- Texte
....

Le stress est le premier des risques psychosociaux vécus dans le cadre professionnel. C'est ce que souligne le rapport remis sur ce thème le 12 mars au ministre du Travail. Constatant que "l'émergence du risque psychosocial affecte aussi les services publics", le rapport suggère que ceux-ci soient à l'initiative d'"expériences pilotes". Jeune chercheuse et maître de conférences à l'université Paris-12, Claire Edey Gamassou a consacré sa thèse au stress des agents territoriaux. Elle explique pourquoi les collectivités auraient intérêt à mieux prendre en compte le phénomène.


Localtis : Quelles sont les causes du stress dans la fonction publique territoriale ?

....

- Consigne
Recopiez à l'identique, dans le texte sur le stress au travail, le passage allant de "Le stress est" jusqu'à "publique territoriale ?". Les lignes qui viennent ensuite forment un matériau à part, indépendant du texte.

....

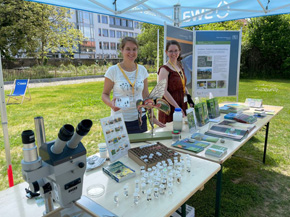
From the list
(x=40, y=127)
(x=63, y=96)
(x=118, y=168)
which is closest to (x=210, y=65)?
(x=118, y=168)

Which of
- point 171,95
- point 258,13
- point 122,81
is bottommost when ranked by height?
point 171,95

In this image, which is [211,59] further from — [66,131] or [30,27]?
[30,27]

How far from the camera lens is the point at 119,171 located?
4.39 feet

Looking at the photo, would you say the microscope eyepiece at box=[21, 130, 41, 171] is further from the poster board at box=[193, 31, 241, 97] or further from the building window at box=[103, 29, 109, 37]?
the building window at box=[103, 29, 109, 37]

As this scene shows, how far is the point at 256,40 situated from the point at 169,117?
1559 cm

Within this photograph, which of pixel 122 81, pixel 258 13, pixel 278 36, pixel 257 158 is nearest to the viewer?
pixel 122 81

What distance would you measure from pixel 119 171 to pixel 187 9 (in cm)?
358

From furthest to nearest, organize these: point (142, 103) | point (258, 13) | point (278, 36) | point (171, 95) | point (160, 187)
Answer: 1. point (278, 36)
2. point (258, 13)
3. point (171, 95)
4. point (142, 103)
5. point (160, 187)

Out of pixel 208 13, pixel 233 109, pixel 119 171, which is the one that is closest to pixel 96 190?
pixel 119 171

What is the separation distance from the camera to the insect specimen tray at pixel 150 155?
1.37 m

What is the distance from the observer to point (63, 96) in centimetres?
837

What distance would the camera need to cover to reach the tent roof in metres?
3.07

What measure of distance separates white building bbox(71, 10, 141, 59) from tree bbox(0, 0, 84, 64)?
1190 centimetres

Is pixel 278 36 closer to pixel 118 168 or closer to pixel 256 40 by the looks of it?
pixel 256 40
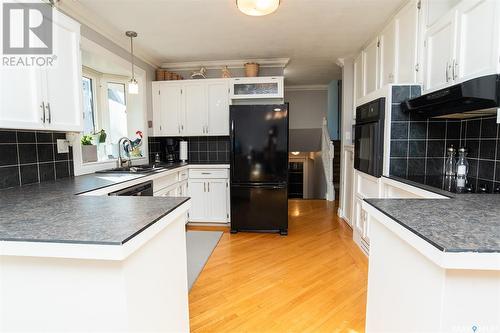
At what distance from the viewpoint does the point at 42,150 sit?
81.9 inches

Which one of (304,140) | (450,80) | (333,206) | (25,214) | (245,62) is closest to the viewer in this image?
(25,214)

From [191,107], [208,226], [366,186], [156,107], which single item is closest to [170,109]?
[156,107]

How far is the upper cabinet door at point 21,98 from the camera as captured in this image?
144cm

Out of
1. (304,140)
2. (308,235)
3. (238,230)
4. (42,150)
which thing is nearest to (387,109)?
(308,235)

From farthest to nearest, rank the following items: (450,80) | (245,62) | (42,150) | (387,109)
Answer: (245,62), (387,109), (42,150), (450,80)

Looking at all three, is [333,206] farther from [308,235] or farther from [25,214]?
[25,214]

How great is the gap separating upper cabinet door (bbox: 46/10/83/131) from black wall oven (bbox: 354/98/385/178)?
8.09 feet

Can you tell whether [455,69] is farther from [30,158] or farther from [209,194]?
[30,158]

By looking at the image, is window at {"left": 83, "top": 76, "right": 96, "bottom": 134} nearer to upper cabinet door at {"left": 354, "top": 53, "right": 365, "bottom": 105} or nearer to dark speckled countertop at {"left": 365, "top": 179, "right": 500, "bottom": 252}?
dark speckled countertop at {"left": 365, "top": 179, "right": 500, "bottom": 252}

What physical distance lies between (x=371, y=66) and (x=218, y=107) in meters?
2.02

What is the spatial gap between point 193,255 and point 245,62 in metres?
2.72

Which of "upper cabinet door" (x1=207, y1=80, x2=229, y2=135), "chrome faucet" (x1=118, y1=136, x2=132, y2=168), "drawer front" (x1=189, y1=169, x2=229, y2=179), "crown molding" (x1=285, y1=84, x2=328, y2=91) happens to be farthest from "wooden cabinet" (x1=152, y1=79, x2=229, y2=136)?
"crown molding" (x1=285, y1=84, x2=328, y2=91)

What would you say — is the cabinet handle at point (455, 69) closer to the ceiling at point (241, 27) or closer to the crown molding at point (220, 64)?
the ceiling at point (241, 27)

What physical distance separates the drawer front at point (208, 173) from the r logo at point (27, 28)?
219cm
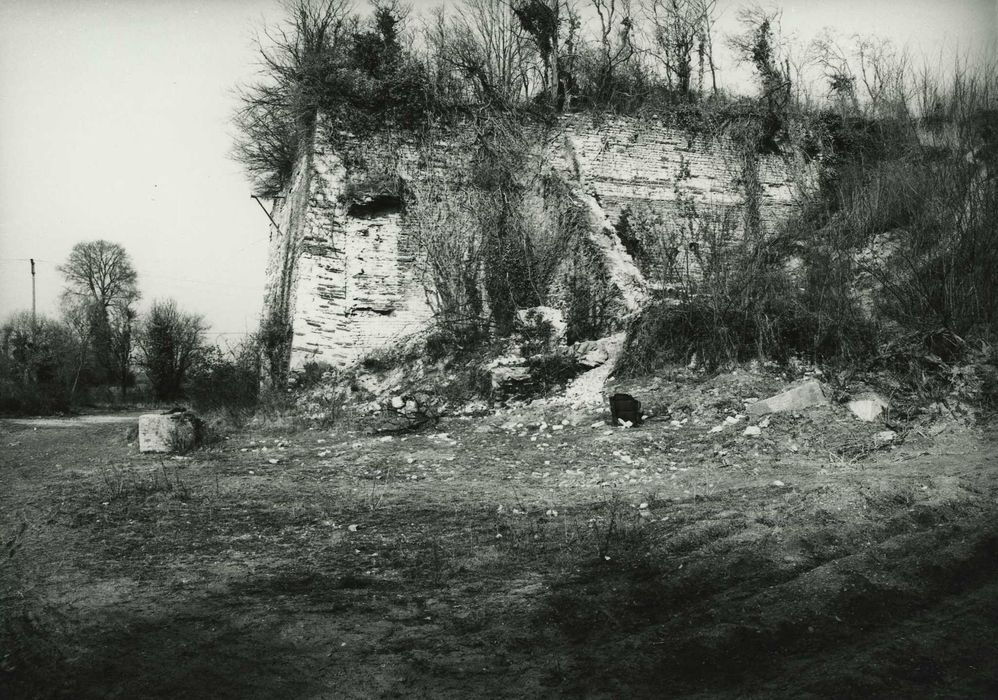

....

- Réponse
Le stress est le premier des risques psychosociaux vécus dans le cadre professionnel. C'est ce que souligne le rapport remis sur ce thème le 12 mars au ministre du Travail. Constatant que "l'émergence du risque psychosocial affecte aussi les services publics", le rapport suggère que ceux-ci soient à l'initiative d'"expériences pilotes". Jeune chercheuse et maître de conférences à l'université Paris-12, Claire Edey Gamassou a consacré sa thèse au stress des agents territoriaux. Elle explique pourquoi les collectivités auraient intérêt à mieux prendre en compte le phénomène.


Localtis : Quelles sont les causes du stress dans la fonction publique territoriale ?